«Se mio figlio Anas è un terrorista, che paghi»
«Se davvero hanno le prove che mio figlio voleva fare atti di terrorismo qui in Italia è giusto che paghi. Se però così non è, come spero e come sono convinto che sia, la giustizia italiana mi deve delle spiegazioni».
Karim El Abboubi è il papà di Anas, il 21enne vobarnese prelevato mercoledì scorso alle 4 e mezza del mattino da casa sua, arrestato dalla Digos con l’accusa di terrorismo internazionale.
Lo incontriamo in una delle sale del Centro culturale islamico di Vobarno. Karim è in Italia da 28 anni, prima di lui in Valsabbia aveva lavorato suo padre. È un fedele osservante dei dettami dell’Islam, parla correttamente l’italiano, ha sempre lavorato sodo per mantenere la sua famiglia come autotrasportatore ed è grato all’Italia, che gli ha offerto l'opportunità di costruire un futuro per i suoi cari. Una riconoscenza che però in questi giorni vacilla: «Quando sono venuti di notte a prendersi mio figlio per portarselo via perché era pericoloso mi hanno detto che lo tenevano sotto osservazione da quasi un anno. Perché non me l’hanno detto prima? Perché me l’hanno tenuto nascosto? Perché non mi hanno dato la possibilità di fare il padre?».
Il parallelo per farci capire il suo dramma viene facile: «Cosa direbbe un padre italiano se improvvisamente i carabinieri gli capitassero in casa dicendogli che portano via suo figlio di vent’anni dopo averlo spiato per un anno, mentre un po’ alla volta diventava uno spacciatore di cocaina? Penso che si arrabbierebbe, vi pare?». E poi ancora: «Se la loro è stata un’azione preventiva, perché l’hanno lasciato diventare un terrorista? Sempre che sia vero, visto che nel farlo non è mai uscito dal computer. E perché non l'hanno fermato prima? Forse intendevano fagli fare da esca per qualche pesce più grosso? Si rendono conto che è un ragazzo e che me l’hanno sbattuto come un mostro in prima pagina?».
Scuote la testa Karim. E ci parla di quella che è sempre stata la sua più grande paura: «Possibile che proprio a me doveva capitare una cosa del genere. A me che, dopo l’11 settembre, per la paura di essere coinvolto in vicende che riguardano il terrorismo, mi sono tagliato la barba, ho sempre evitato foto o video durante le nostre feste e anche qui in associazione ho chiesto che il mio nome non apparisse negli elenchi di chi contribuisce a pagare le spese - ci dice -. Non si sa mai: metti che da queste parti passi per caso uno che poi viene accusato di terrorismo. Se sei in un elenco o in una foto insieme a lui rischi di passare dei guai seri».

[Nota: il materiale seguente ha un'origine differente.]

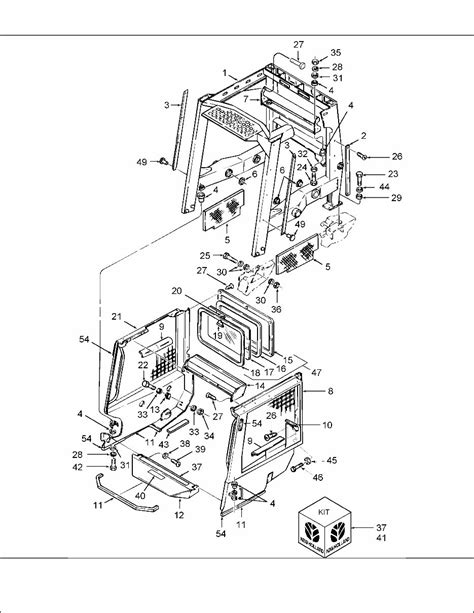 new holland skid steer parts for sale|new holland parts diagram.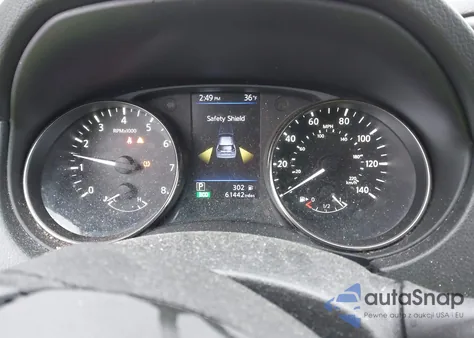 2018 Nissan Rogue S из США, поврежденный, VIN KNMAT2MV2JP572354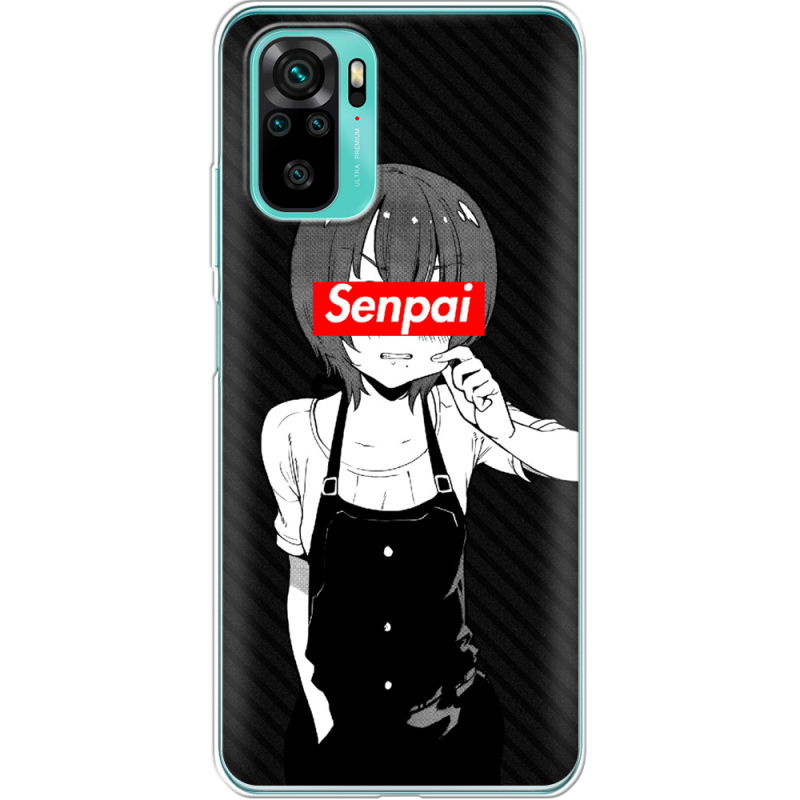 Чехол BoxFace Poco M5s Senpai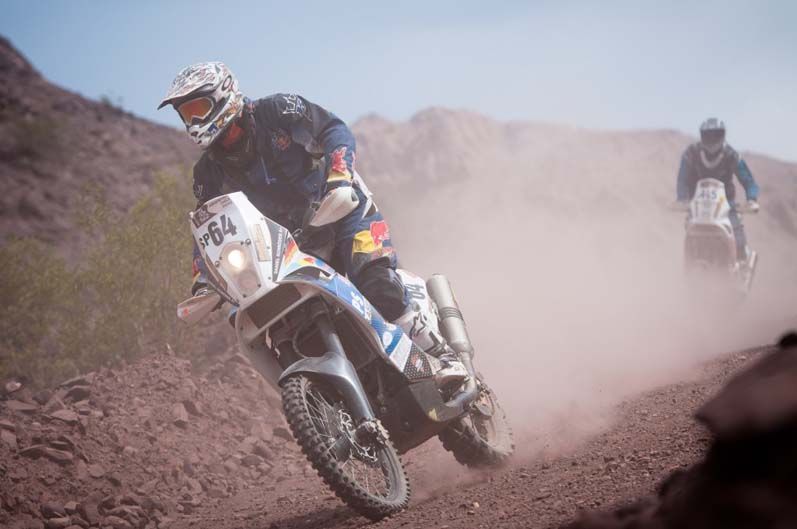 Dakar 2012. Etapa 4.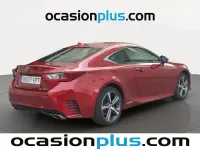 Usado Lexus RC300h Executive Line 223 CV (164 kW) 2018 Rojo Coupe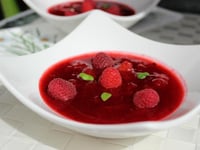 Photo de la Recette: Soupe Glacée aux Fruits D'été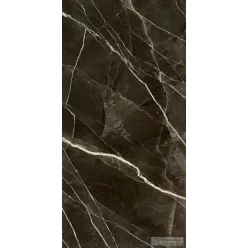   Marazzi Grande Marble Look Calacatta Black Lux Faccia A 160x320 cm-es padlólap MF8U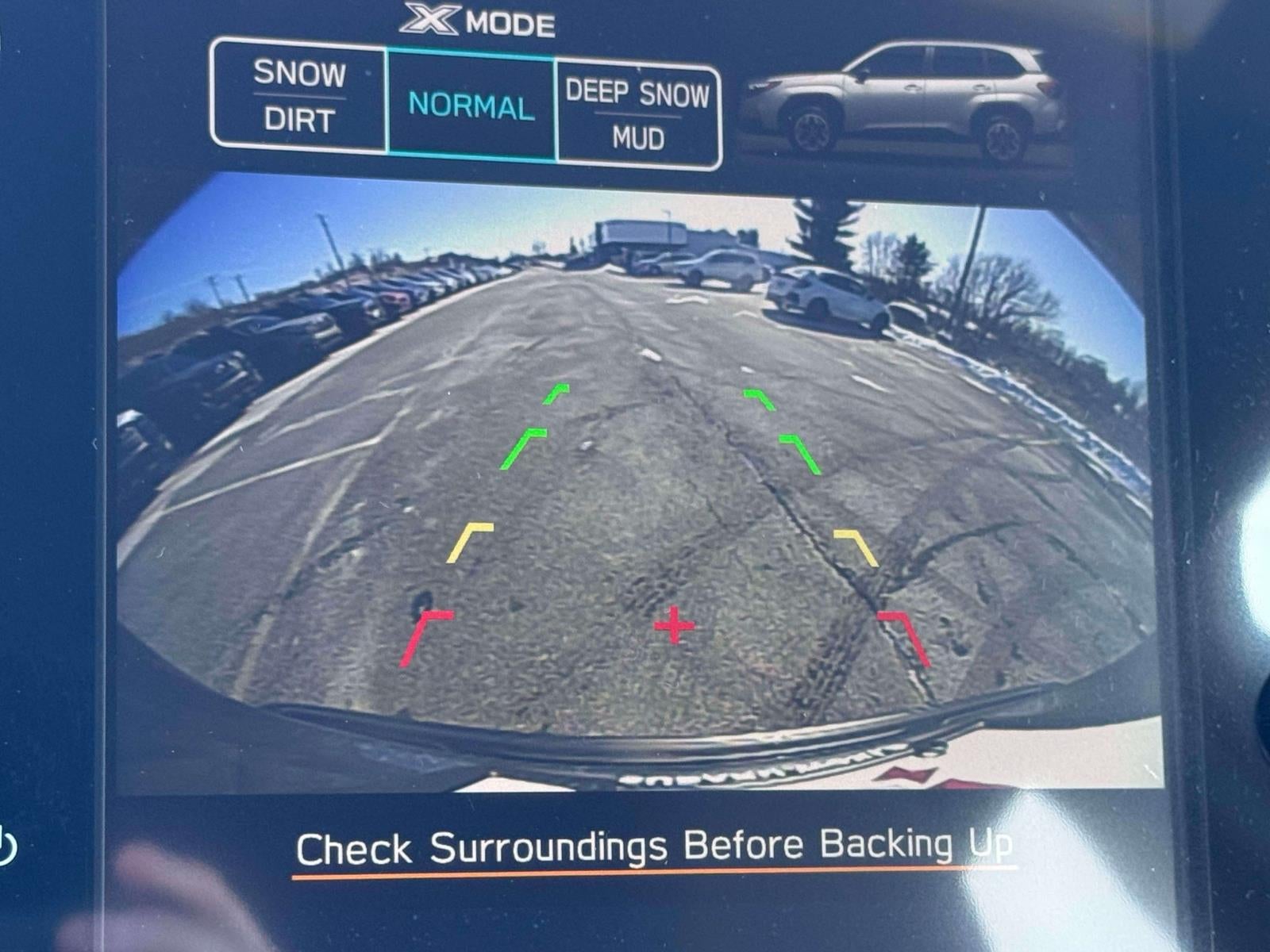 2025 Subaru Forester Premium Hybrid AWD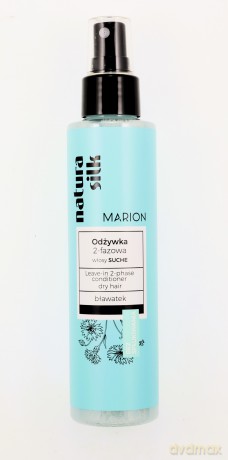 Marion Natura Silk Odżywka do włosów intensywnie nawilżająca spray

Gli amici dell’associazione annuiscono, conoscono questa sua fissa. «Noi, e anche Karim, siamo grati a chi sta svolgendo le indagini, sappiamo che stanno facendo il loro lavoro e abbiamo fiducia nella Magistratura che si occuperà di questo caso - ci dice il portavoce Youbi, con il presidente Abdeluafi che annuisce ad ogni frase -. Per noi si tratta di fatti sconvolgenti, che speriamo possano presto essere ridimensionati. Ad ogni modo sia chiaro che condanniamo nel modo più assoluto atti violenti di qualsiasi genere e in qualsiasi momento».